** start Supplied passage **
# Light Temp. effect on algae growth



## OperJeff (Apr 14, 2007)

I had started this topic in the thread about using willow branches in water to control green water. and so I am giving this topic its own thread as not to take away from the previous.

the reason for starting this experiment is because I noticed that I could only produce green water under a certain light temp. so we decided to test it...

I started with the following

the constants were -
2, 5 gallon buckets of water - water was fresh from tap, dechlorinated NOT cycled
each with 1 feeder goldfish in it. 
everyday i fed the fish equal amounts
equal aeration in each bucket
equal light duration
equal light reflector
no mechanical filtration
no water changes performed or any added since

the variables were 
bucket A
27 watts 
1300 Lumens 
cool bulb "day light"

bucket B
23 watts
1600 Lumens
warm bulb "soft white"

its been close to 3 weeks now and here are the following results
bucket A is on the Left



water details



The results are opposite of what I experienced previously. from my experience I had always ended up with algae blooms under the warm temp bulb, but in a controlled test like this the cooler temp light on Bucket A prouced green water one week earlier. Bucket B produced some hair algae and what looked llike the start of an algae bloom but none of them survived past 3 or 4 days.
** end Supplied passage **
_Task list_
• A. Decide whether each statement agrees with the post on light temperature and algae growth, answering yes or no and quoting the words that decide it: (i) both buckets got light for the same length of time; (ii) the tap water was cycled before the test began; (iii) the algae in bucket B lasted more than a week.
• B. Quote the post on light temperature and algae growth, starting at the words that contain "## OperJeff (Apr" and ending after "to test it...".
• C. Continue the post on light temperature and algae growth from its last sentence.
** start Data shown **
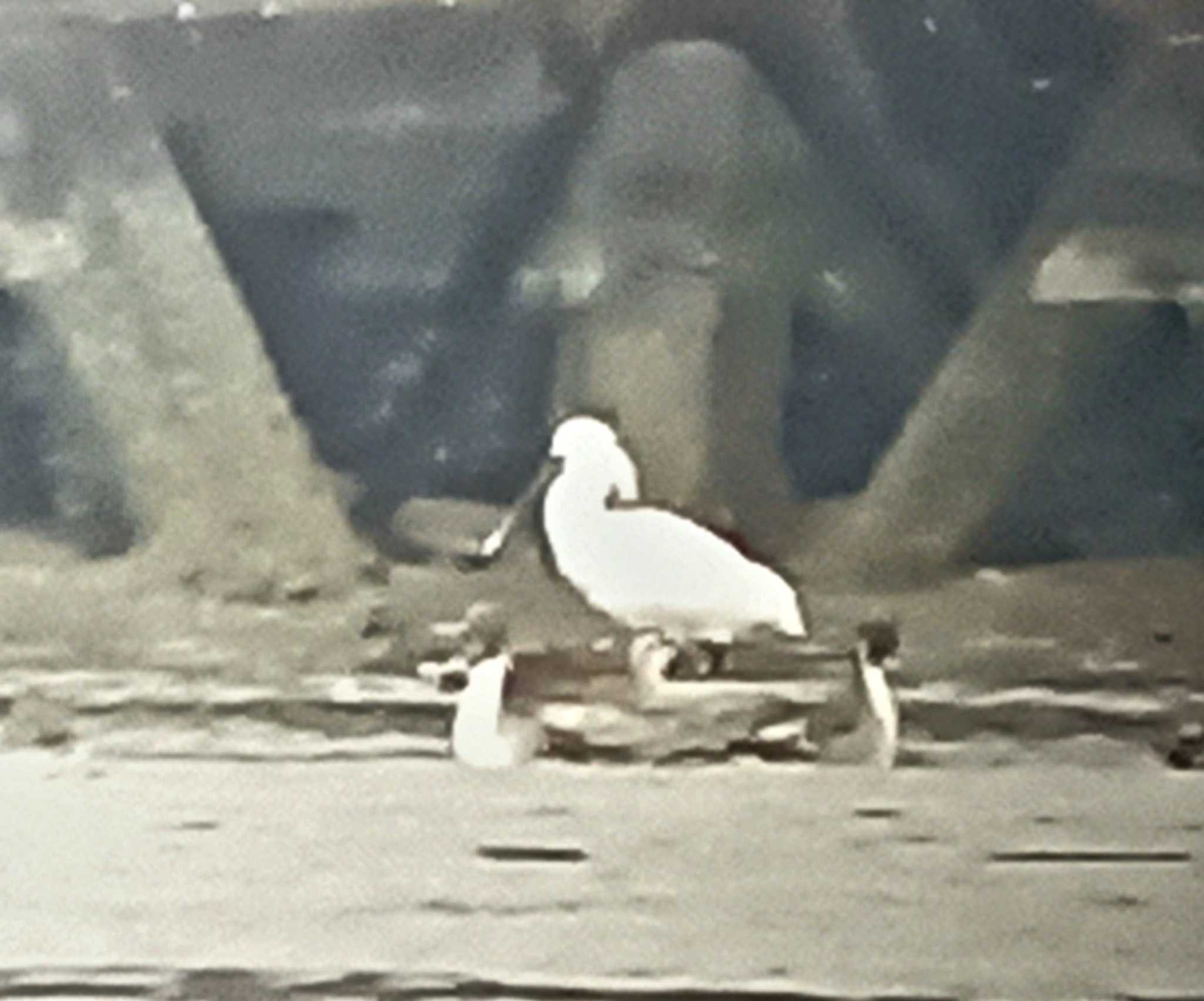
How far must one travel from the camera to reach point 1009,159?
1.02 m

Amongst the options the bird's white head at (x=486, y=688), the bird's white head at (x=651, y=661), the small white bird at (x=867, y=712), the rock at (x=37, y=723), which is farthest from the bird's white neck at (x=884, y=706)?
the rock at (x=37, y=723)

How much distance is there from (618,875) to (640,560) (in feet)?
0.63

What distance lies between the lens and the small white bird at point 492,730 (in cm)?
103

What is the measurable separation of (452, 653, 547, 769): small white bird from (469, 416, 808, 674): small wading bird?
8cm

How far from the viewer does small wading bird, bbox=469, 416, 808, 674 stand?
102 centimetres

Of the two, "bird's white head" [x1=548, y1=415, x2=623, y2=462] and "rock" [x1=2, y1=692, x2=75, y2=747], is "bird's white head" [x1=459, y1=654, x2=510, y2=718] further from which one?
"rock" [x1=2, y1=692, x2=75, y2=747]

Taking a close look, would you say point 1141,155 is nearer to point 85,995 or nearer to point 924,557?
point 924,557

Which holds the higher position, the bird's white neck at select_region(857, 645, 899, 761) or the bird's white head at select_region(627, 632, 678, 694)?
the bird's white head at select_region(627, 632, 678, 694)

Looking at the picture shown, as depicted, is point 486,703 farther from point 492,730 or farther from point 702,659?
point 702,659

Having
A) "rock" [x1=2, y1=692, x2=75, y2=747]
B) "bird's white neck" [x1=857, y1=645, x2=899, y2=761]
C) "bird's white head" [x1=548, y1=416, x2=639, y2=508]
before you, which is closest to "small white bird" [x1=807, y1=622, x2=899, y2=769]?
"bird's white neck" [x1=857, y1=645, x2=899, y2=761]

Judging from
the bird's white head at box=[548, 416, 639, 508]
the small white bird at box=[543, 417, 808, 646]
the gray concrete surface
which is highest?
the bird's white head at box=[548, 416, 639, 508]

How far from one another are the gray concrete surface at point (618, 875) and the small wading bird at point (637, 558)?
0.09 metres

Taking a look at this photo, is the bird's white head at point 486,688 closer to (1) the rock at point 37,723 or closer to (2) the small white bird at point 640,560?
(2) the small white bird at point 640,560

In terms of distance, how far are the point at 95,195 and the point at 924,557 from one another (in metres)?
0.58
** end Data shown **
_Answers to the exercise_
• A.
(i) Yes: "equal light duration"
(ii) No: "dechlorinated NOT cycled"
(iii) No: "none of them survived past 3 or 4 days"

• B.
## OperJeff (Apr 14, 2007)

I had started this topic in the thread about using willow branches in water to control green water. and so I am giving this topic its own thread as not to take away from the previous.

the reason for starting this experiment is because I noticed that I could only produce green water under a certain light temp. so we decided to test it...

• C.
----------



## mikenas102 (Feb 8, 2006)

Do you have an actual Kelvin rating for the bulbs besides "daylight" and "soft white"?


----------



## OperJeff (Apr 14, 2007)

the lights are from N.Vision, and I wasnt able to get a Kelvin rating from them. but using this chart

http://www.1000bulbs.com/pg/Color-Measurement/

from a website which sells the same bulbs

would put the light for Bucket A @ 5600k
and 2700-3000k for Bucket B


----------



## mikenas102 (Feb 8, 2006)

Perhaps bucket B didn't grow as much algae because such a low Kelvin range isn't really good at growing plants. In aquarium use that bulb wouldn't do too well for you if it is in fact 2700-3000k.


----------



## MatPat (Mar 22, 2004)

Nice job on the experiment but I think you would get more accurate results if you were to use bulbs with the same wattage. 

Bucket A had 5.4 wpg while Bucket B only had 4.6 wpg. While an extra 4 watts might seem insignificant for our tanks, that extra 4 watts (almost 1wpg for the bucket size) probably made a significant difference in this experiment even thought the lumens per watt are relatively similar. Look what adding an extra watt per gallon does for growth (both plant and algae) in an aquarium.

Color spectrum of the bulbs (i.e. blue and red output) may have had an impact also since plants need the red and blue spectrum for photosynthesis.


----------



## OperJeff (Apr 14, 2007)

I found that the bulb temp for Bucket B was 3600k, which was printed on the ballast of a bulb of the same color rating from the same company.

Id have to agree with MatPat, my only ideas as to why Bucket B didnt grow algae is that the 3600k bulb doesnt go far enough into to the blue and red spectrums so its kind of like in "no-mans" land of photosynthesis.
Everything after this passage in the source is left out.